DOCUMENT SECTION =>
ADHD stands for attention deficit hyperactivity disorder. It’s caused by brain differences that affect attention and behavior in set ways. For example, people with ADHD are more easily distracted than people who don’t have it. ADHD can make it harder to focus, listen well, wait, or take your time.
Having ADHD affects a person at school, at home, and with friends.
The signs of ADHD start early in childhood. But some people don’t find out they have it until they are older. It all depends on when ADHD keeps them from doing well, and when they see a doctor about it.
No matter when a person finds out they have ADHD, the right treatment can help them do better in all parts of their life. Having great support from parents, teachers, and friends helps too.
What Are the Signs of ADHD?
People with ADHD might:
have trouble listening and paying attention
need lots of reminders to do things
get distracted easily
be disorganized and lose things
not sit still, wait their turn, or be patient
rush through homework or other tasks or make careless mistakes
interrupt a lot, and talk or call out answers in class
do things they shouldn't, even though they know better
get upset easily
feel restless, fidgety, frustrated, and bored
Teachers will notice signs like these in the classroom. And parents will notice signs like these at home. You may notice signs like these in yourself. If you do, talk to a parent or teacher about it.
How Do Doctors Tell if a Person Has ADHD?
Finding out if you have ADHD starts with a doctor visit. There are no lab tests or blood tests for ADHD. Doctors ask questions and listen. They know what signs to look for. Doctors also do an exam to check for other health issues that could cause the problems you’re having.
Doctors may ask you to fill out checklists. They may have parents and teachers fill out checklists too. If you have ADHD, your doctor will explain what can help.
What Is the Treatment for ADHD?
The treatment for ADHD can include medicine and therapy.
Medicine can make it easier to pay attention, slow down, and be more patient. Your doctor can explain more about this to you.
Therapy can help you learn ways to improve your attention, deal with distractions, cope with feelings, and get along better with others. Therapists can help you see the best in yourself and find ways to use your strengths. They can teach you to use mindfulness to improve attention.
Parents can help too. They can learn more about ADHD. They can help you listen better or be more organized. Parents can also give encouragement, love, and support. They can get coached on ways to bring out the best in you.
Teachers can do things to help you do well in class, such as:
Break schoolwork into parts.
Help you organize your work.
Let you sit where they are fewer distractions, like away from a window or door.
Give you quick breaks to get up and move during class.
You can do things to help yourself, like:
Eat healthy food.
Get enough sleep.
Be active every day.
If your doctor prescribed medicine, follow the instructions for how to take it.
Practice the skills you learn in therapy.
Practice mindfulness exercises.
It takes time, patience, and effort to manage ADHD. But with treatment and support, people can improve their attention and self-control, do well in school and activities, and feel good about themselves.

TASK PROMPT => The ADHD text says its signs start early in childhood. Explain why some people still do not learn they have ADHD until they are older.

[Stored items from a collection]
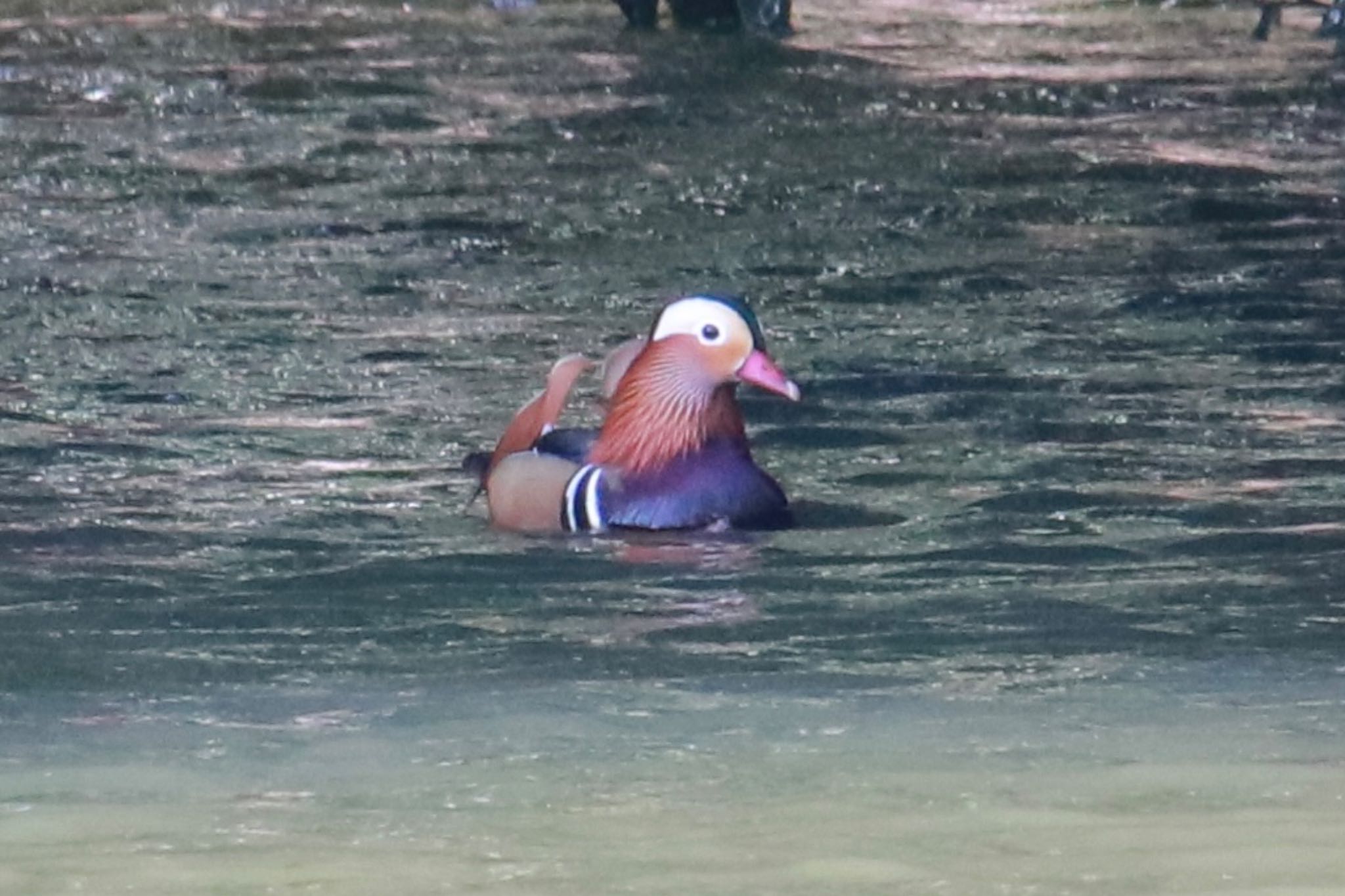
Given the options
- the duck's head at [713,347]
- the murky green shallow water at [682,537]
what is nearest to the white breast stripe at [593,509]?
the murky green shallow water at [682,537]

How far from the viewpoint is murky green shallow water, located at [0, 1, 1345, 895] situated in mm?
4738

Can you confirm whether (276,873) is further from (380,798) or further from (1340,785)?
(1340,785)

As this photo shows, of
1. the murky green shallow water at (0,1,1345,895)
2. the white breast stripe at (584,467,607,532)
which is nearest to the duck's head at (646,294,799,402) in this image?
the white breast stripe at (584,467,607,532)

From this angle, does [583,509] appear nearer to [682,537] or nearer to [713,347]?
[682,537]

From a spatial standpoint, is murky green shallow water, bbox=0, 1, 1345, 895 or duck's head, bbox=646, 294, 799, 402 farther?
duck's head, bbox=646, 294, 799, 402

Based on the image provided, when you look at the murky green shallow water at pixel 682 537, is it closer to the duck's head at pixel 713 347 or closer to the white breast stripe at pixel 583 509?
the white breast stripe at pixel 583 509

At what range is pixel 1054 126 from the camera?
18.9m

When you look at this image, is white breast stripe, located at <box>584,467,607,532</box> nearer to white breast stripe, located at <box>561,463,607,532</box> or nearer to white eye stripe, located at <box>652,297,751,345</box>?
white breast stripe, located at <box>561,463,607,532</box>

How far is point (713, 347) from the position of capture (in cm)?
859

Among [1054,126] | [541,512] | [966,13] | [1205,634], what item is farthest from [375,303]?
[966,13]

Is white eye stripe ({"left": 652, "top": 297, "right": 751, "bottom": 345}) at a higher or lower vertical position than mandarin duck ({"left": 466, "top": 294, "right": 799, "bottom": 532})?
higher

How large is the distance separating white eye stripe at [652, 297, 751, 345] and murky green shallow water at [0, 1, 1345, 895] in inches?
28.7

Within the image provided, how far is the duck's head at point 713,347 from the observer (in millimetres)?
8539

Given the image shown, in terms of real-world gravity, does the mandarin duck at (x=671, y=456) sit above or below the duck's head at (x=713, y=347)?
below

RESPONSE AREA => When a person finds out depends on when ADHD starts keeping them from doing well and when they see a doctor about it. So even though the signs begin early in childhood, some people are not diagnosed until later.